Businesses are increasingly adopting and articulating clear tax principles, aligned to their broader Environmental, Social, and Governance (ESG) agenda. This is a critical element in providing them with their ‘social licence’ to operate which is ever more important to shareholders, investors and wider communities
As part of this, businesses are publishing details of their approach to tax within broader ‘total economic contribution’ tax reports. This approach recognises that simply complying with the strict ‘letter of the law’ may not be enough to avoid damaging media coverage and negative public perception.
ESG criteria are taking a prominent position on the agenda for most Boards and are seen not only as the ‘right’ thing to do but also as a driver of value. There are a number of commonly recognised ESG metrics against which businesses can be judged from the Global Reporting Initiative, to the Principles of Responsible Investment and Dow Jones Sustainability Index. In addition, the direction of travel is for this important area to be subject to increasing government regulation.
There is also increasing recognition that each element of the ESG agenda has a direct relationship to tax – from environmental taxes to the linkage between executive remuneration and ESG metrics. The move towards greater regulation in the area of corporate and tax governance also falls under the umbrella of ESG.
The challenge for businesses, in particular CFOs and tax directors, is to determine where they may be at risk in terms of their tax profile and reputation, and how best to respond if they are challenged.
Environmental, Social and Governance (ESG) and tax transparency
International tax transparency initiatives have placed tax policy and reporting in a more central role in achieving environmental, social and governance (ESG) objectives.
As part of their ESG agenda, multinationals should prepare for a more transparent future. Businesses should proactively consider the current transparency of their tax disclosures and how they want to be perceived in terms of their tax behaviours. This work helps to underpin the message that businesses make significant contributions to society across a number of taxes.
What should you publish?
ESG is influencing what businesses are choosing to disclose, with OECD CbCR rules and GRI207 acting as a foundation for tax reporting and sharing KPIs. Many organisations are already setting a benchmark, with companies like Vodafone leading the way. We have supported many businesses in advising on disclosures and providing assurance (eg ISAE3000) over these disclosures, including those winning tax transparency awards.

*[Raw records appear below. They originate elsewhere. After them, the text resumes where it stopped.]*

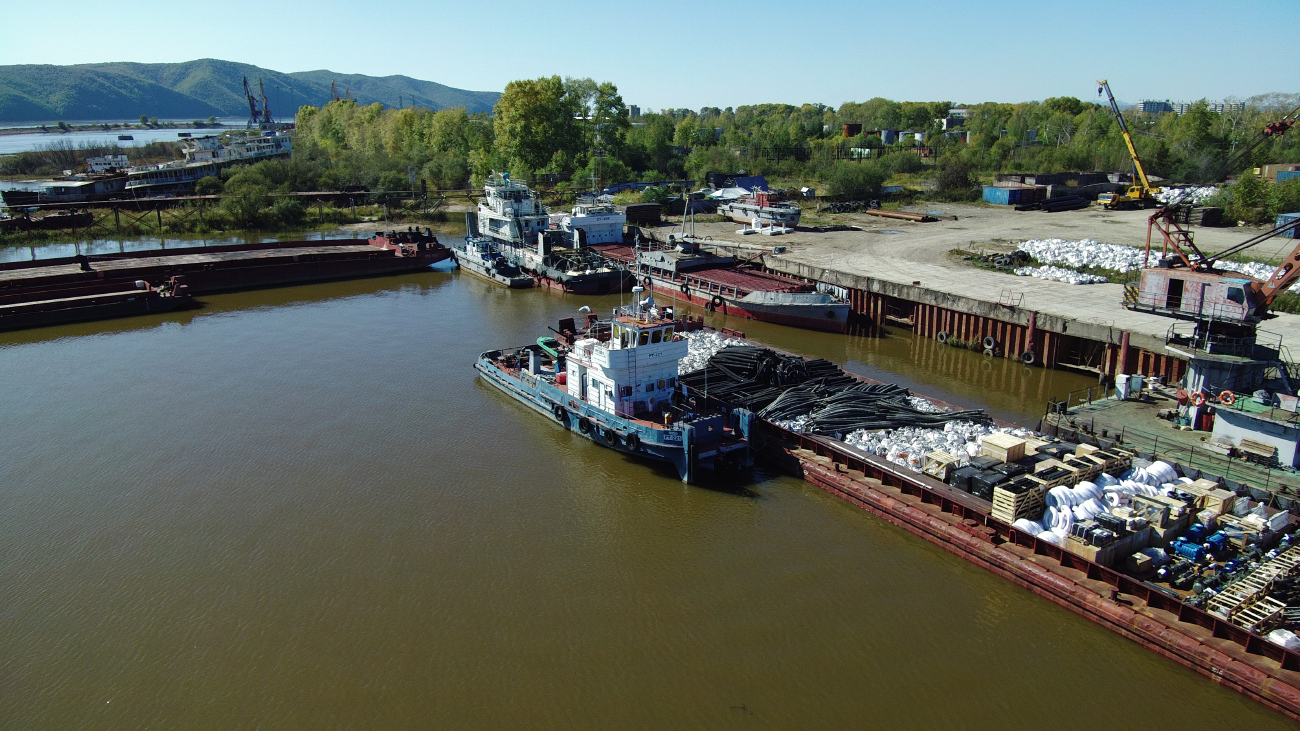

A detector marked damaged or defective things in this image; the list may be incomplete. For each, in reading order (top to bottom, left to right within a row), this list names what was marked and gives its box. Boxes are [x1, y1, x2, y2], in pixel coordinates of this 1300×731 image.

rusty barge hull [0, 239, 450, 302]
rusty barge hull [760, 426, 1296, 724]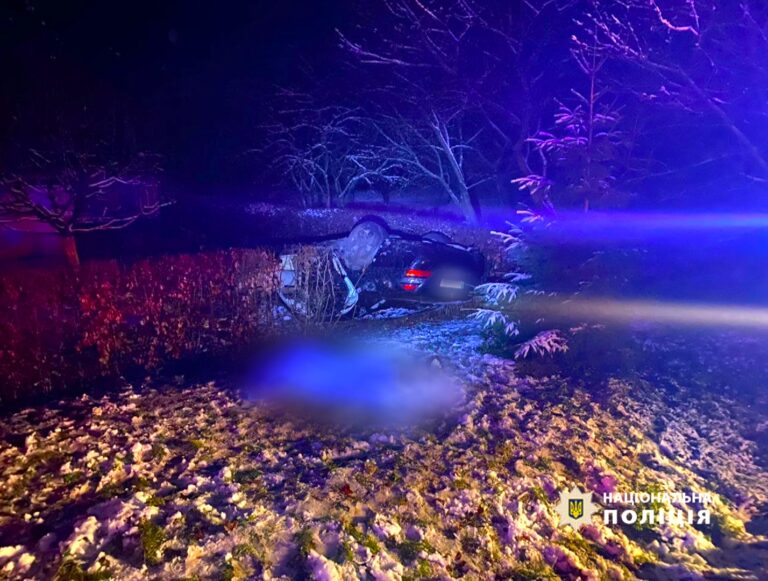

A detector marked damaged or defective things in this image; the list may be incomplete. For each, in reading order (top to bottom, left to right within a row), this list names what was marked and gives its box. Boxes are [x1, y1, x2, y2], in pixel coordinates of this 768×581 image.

overturned car [278, 219, 486, 320]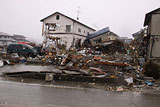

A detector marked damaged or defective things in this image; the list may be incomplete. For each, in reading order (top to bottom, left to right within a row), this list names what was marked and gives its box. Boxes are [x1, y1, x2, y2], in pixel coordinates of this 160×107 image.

damaged house [40, 11, 95, 48]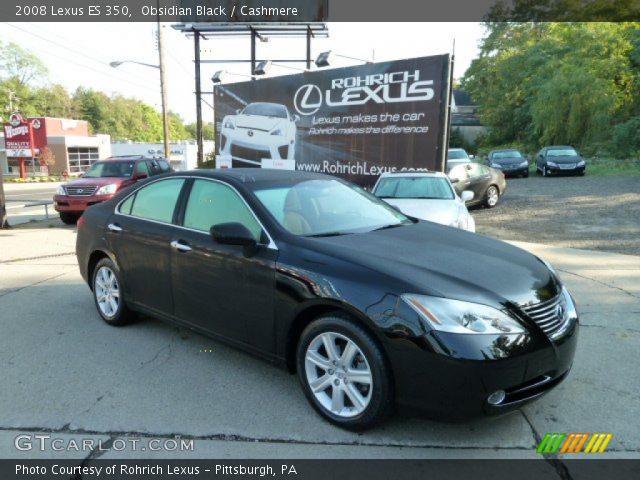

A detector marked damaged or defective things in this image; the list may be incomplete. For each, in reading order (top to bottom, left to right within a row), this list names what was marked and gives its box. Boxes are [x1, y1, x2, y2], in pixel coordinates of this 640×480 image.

pavement crack [556, 268, 640, 298]
pavement crack [520, 408, 576, 480]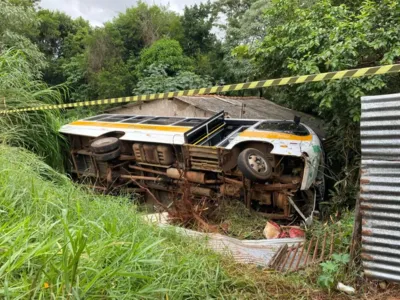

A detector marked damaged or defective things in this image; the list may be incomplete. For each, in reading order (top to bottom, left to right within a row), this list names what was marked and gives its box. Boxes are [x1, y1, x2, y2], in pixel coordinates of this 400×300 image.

At the very least, organisations are publishing their tax principles. Increasingly however, they are seeking to demonstrate their wider tax contribution through publication of a Tax Report and Global Tax Footprint.
Defining what to publish will be different for each organisation and will be determined by your overall approach to tax and reputational risk. You can work with us to establish a coherent and consistent approach to transparency that supports your overall ESG strategy.
Tax is a key ESG metric: external stakeholders are interested in a business’s corporate income tax behaviours and evidence of the level of tax responsibility it adopts in terms of aggressive tax strategies as well as the level of economic contribution the business makes to society.
Taking an appropriate, proactive approach to publishing your tax principles and your tax footprint certainly increases transparency and can serve to build trust in your tax operations with tax authorities, investors, media and other stakeholders. Tax transparency has become a recognised metric by industry groups, professional bodies and NGOs, including the Fair Tax Mark and Public Trust awards.
Importantly, it significantly reduces the risk of surprises for your Board and senior management and demonstrates strong oversight, control and transparency over your global tax operations.